This document is relevant for: Trn2, Trn3

Cross Entropy Kernel API Reference#

Implements memory-efficient cross entropy loss computation for large vocabularies using the online log-sum-exp algorithm with batched processing.

The kernel supports:

Memory-efficient computation for large vocabularies
Online log-sum-exp algorithm to avoid numerical overflow
Forward and backward pass kernels
Batched processing for improved throughput
Optimized for LNC2 (2 cores) architecture
Configurable chunk sizes and batch sizes
Support for bfloat16 and float32 data types

Background#

The cross_entropy_forward kernel is designed for efficient computation of cross entropy loss in large vocabulary scenarios, such as language modeling. Traditional cross entropy implementations require loading the entire vocabulary for each position, which can be memory-intensive. This kernel uses an online log-sum-exp algorithm that processes the vocabulary in chunks, maintaining numerical stability while reducing memory requirements.

A companion cross_entropy_backward kernel computes gradients with respect to logits using the saved log-sum-exp state from the forward pass.

Note

This kernel is optimized for Trainium2 (TRN2) and uses batched processing where each core processes multiple positions simultaneously with vectorized operations.

API Reference#

Source code for this kernel API can be found at: cross_entropy.py

cross_entropy_forward#

nkilib.experimental.loss.cross_entropy_forward(logits_hbm: nl.ndarray, targets_hbm: nl.ndarray, positions_per_batch: int = 32, chunk_size: int = 32768, dtype: nki.dtype = nl.bfloat16) → tuple[nl.ndarray, nl.ndarray]#

Cross entropy forward pass using online log-sum-exp algorithm with batching.

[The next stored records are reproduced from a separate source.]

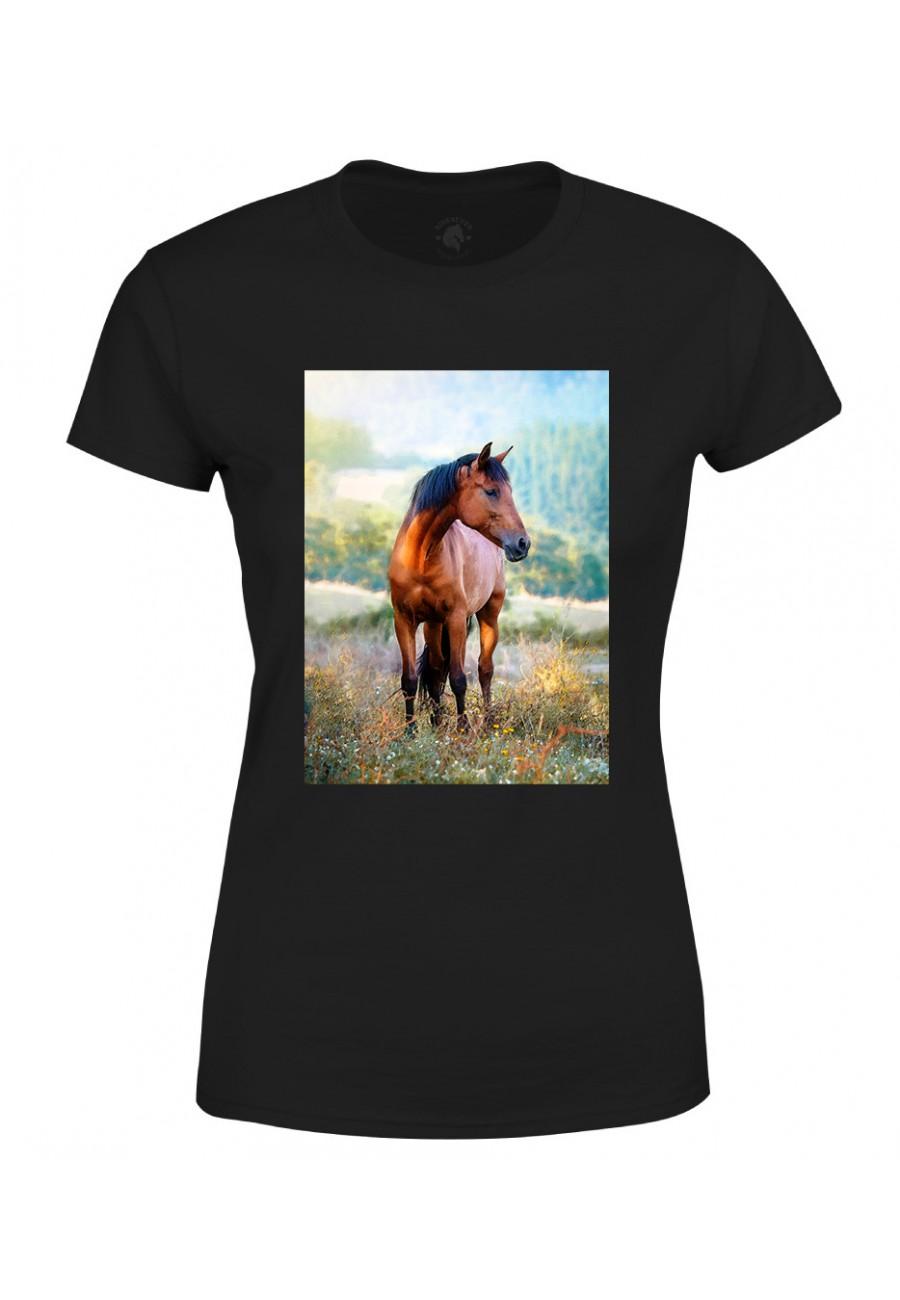Koszulka damska Koń na łące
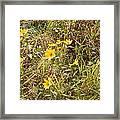 Fall Flowers Framed Print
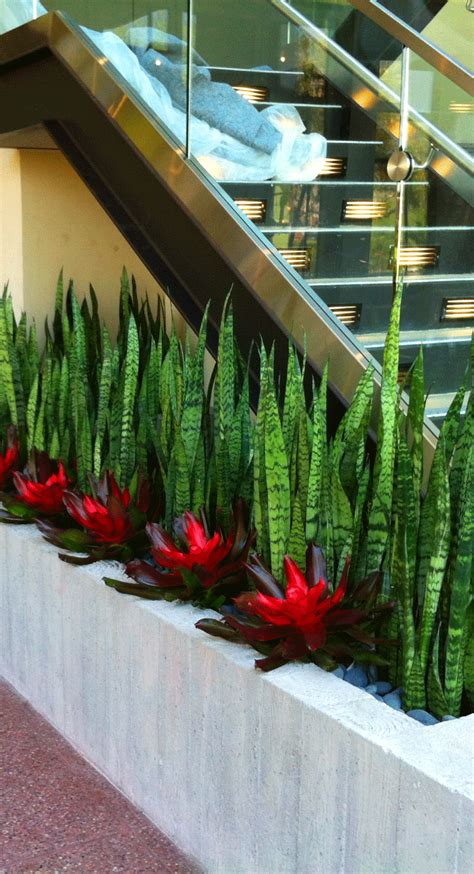 Snake plants and bromeliads make a strikingly beautiful ...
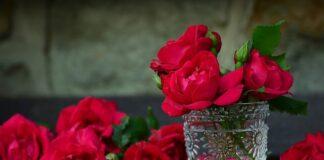 Most beautiful Roses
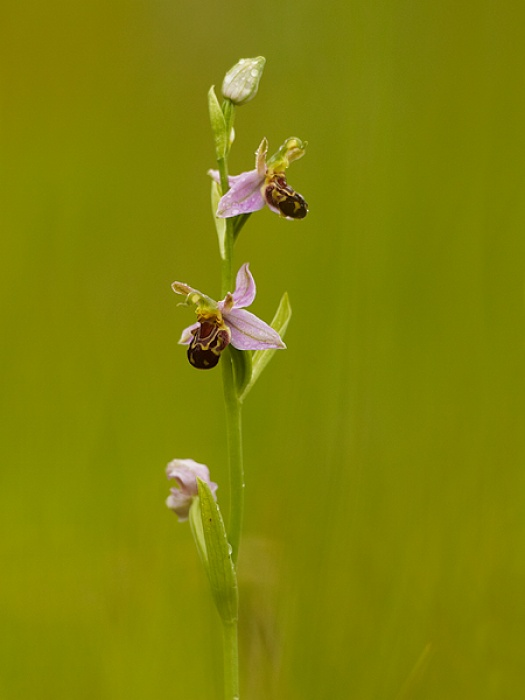 Bee-Orchid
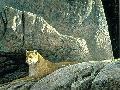 Robert Bateman Rocky Wilderness Cougar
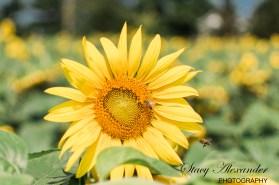 SunflowerMazeWMSM-4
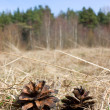 Two pine cones on dry yellow grass — Stock Photo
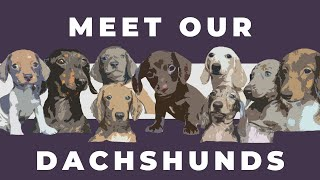 ALL ABOUT DACHSHUNDS - Color, Pattern, Size, Coat,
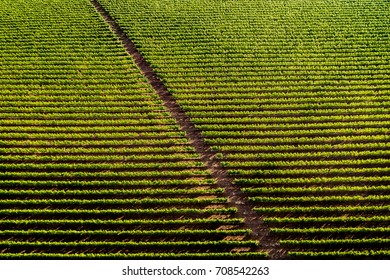 Aerial view of a vineyard hill with road at sunset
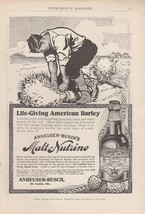1909 Anheuser-Busch St Louis MO Ad: Live Giving American Barley Malt-Nut... - $8.86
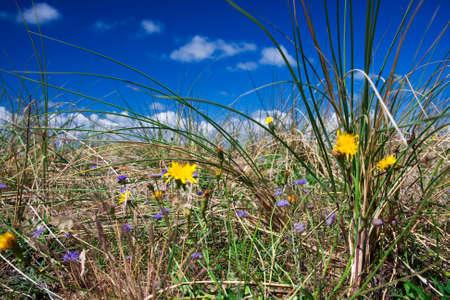 hieracium: dune grass Stock Photo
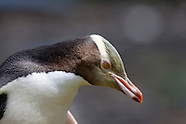 Megadyptes antipodes (Yellow eyed penguin)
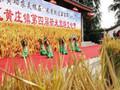 2016黄庄新米节吸引八方游客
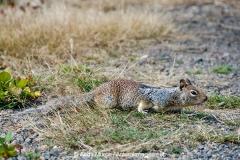 California Ground Squirrel 014
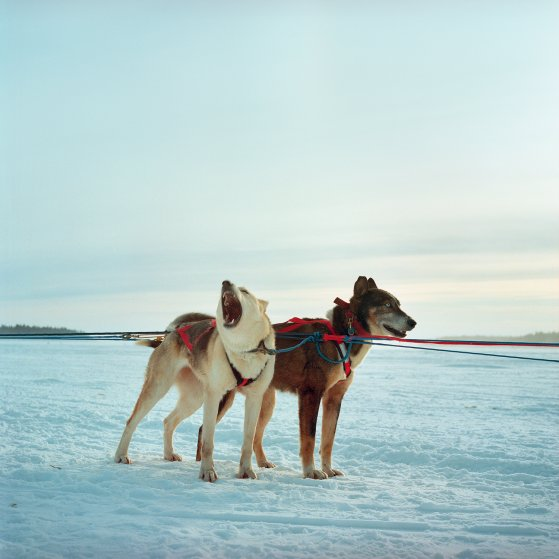 Sled Dogs are seen before a race during the Winter Carnival in Fort Chipewyan, a First Nation community north of Fort McKay on lake Althabasca that is also dealing with many downstream pollution issues from the Oil Sands. Canada. 2012.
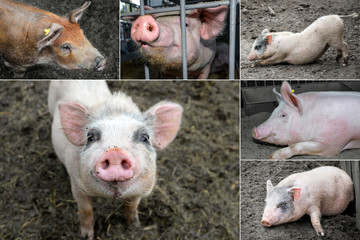 Funny pigs with big snout.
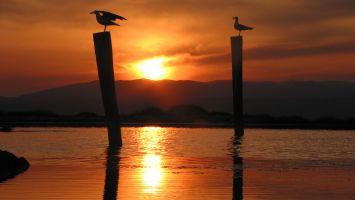 Coucher de soleil à l-Ile des Pêcheurs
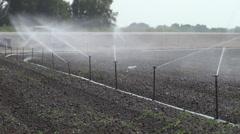 Wide Shot of a Sprinkler Irrigation System at 240 fps Stock Footage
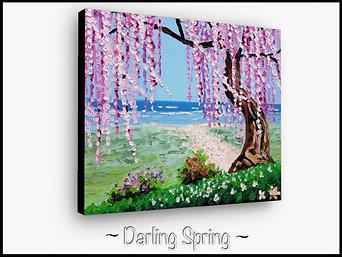Darling Spring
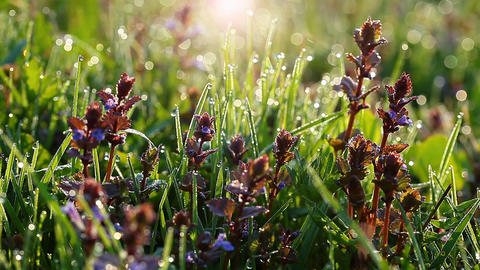green grass and drops of morning dew Stock Video Footage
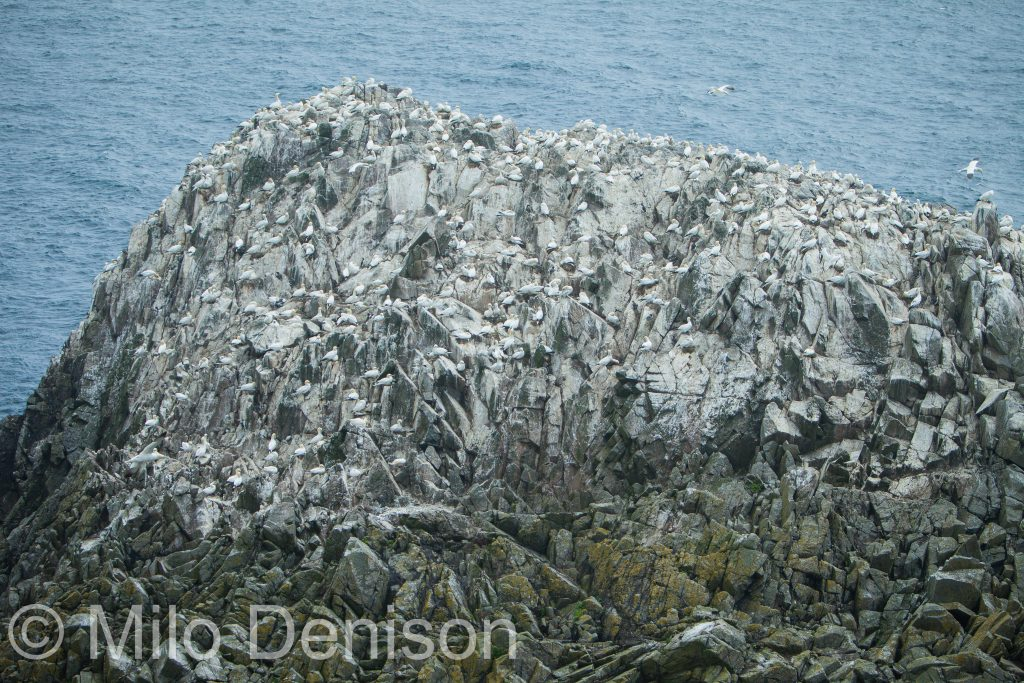 Birds of Saltee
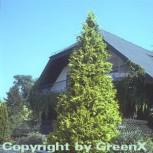 Gelbe Gartenzypresse Golden Wonder 30-40cm - Chamaecyparis lawsoniana - Vorschau
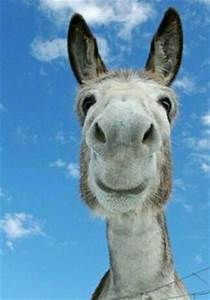 Funny-Donkey-Pictures-with-Captions-6   Funny Stuff ...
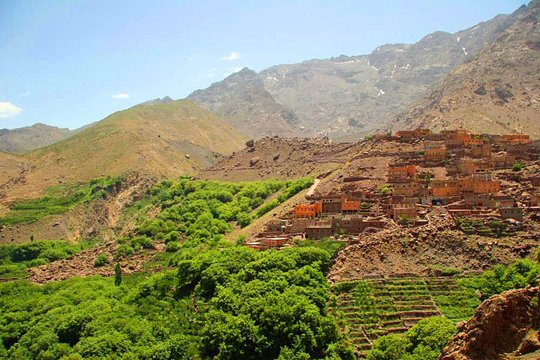 Day Out With A Berber To High Atlas Mountains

This kernel computes cross entropy loss for large vocabularies using a memory-efficient online log-sum-exp algorithm. Optimized for LNC2 (2 cores) with batched processing where each core processes multiple positions in batches with vectorized operations.

Parameters:

logits_hbm (nl.ndarray) – Input logits tensor in HBM with shape [num_positions, V]. Supported dtypes: nl.bfloat16, nl.float32. MUST be 2D (already flattened).
targets_hbm (nl.ndarray) – Target indices tensor in HBM with shape [num_positions]. dtype: nl.int32. MUST be 1D (already flattened).
positions_per_batch (int) – Number of positions to process together. Default: 32. Larger batches improve HBM bandwidth and SBUF utilization. Candidate values (powers of 2): 8, 16, 32, 64, 128. Must satisfy: positions_per_batch × chunk_size × dtype_bytes ≤ 24 MiB.
chunk_size (int) – Size of vocabulary chunks. Default: 32768 (32K). Must not exceed vocabulary size V or hardware limit (65535). Candidate values: 65535 (F_MAX, ideal for 128K-256K vocabs, bf16 only), 49152 (3/4 of F_MAX), 40960 (Good balance), 32768 (Standard, good for 32K-128K vocabs), 16384 (Half of 32K), 8192 (Quarter of 32K), 4096 (Small vocab fallback), 2048 (Minimum practical).
dtype (nki.dtype) – Data type for internal computations. Default: nl.bfloat16. Supported types: nl.bfloat16 (2 bytes), nl.float32 (4 bytes). Controls precision of intermediate calculations and memory usage.

Returns:

A tuple containing: loss_hbm (Cross entropy loss per position in HBM with shape [num_positions], dtype matches dtype parameter), lse_state_hbm (Log-sum-exp values per position in HBM with shape [num_positions], dtype matches dtype parameter, saved for backward pass).

Return type:

tuple[nl.ndarray, nl.ndarray]

Notes:

Batched version for LNC2 (2 cores): Each core processes multiple positions in batches
Positions assigned in strided pattern (core_id, core_id + 2, core_id + 4, …)
Vectorized operations across batch dimension for efficiency
chunk_size must not exceed vocabulary size V
positions_per_batch must be in range (0, 128]
Per-allocation size constraint: positions_per_batch × chunk_size × dtype_bytes ≤ 24 MiB
Performance tuning: Increase positions_per_batch for better throughput (up to memory limit)
Performance tuning: Use larger chunk_size to reduce loop iterations (up to V and memory limit)

Implementation Details#

The kernel implementation includes several key optimizations:

Online Log-Sum-Exp Algorithm: Processes vocabulary in chunks while maintaining running maximum and sum of exponentials to avoid numerical overflow.
Batched Processing: Each core processes multiple positions simultaneously using vectorized operations for improved throughput.
Memory Efficiency: Uses configurable chunk sizes to balance memory usage and computational efficiency.
Load Balancing: Distributes positions across cores in a strided pattern for optimal load distribution.
Numerical Stability: Maintains numerical stability through careful handling of maximum values and exponential computations.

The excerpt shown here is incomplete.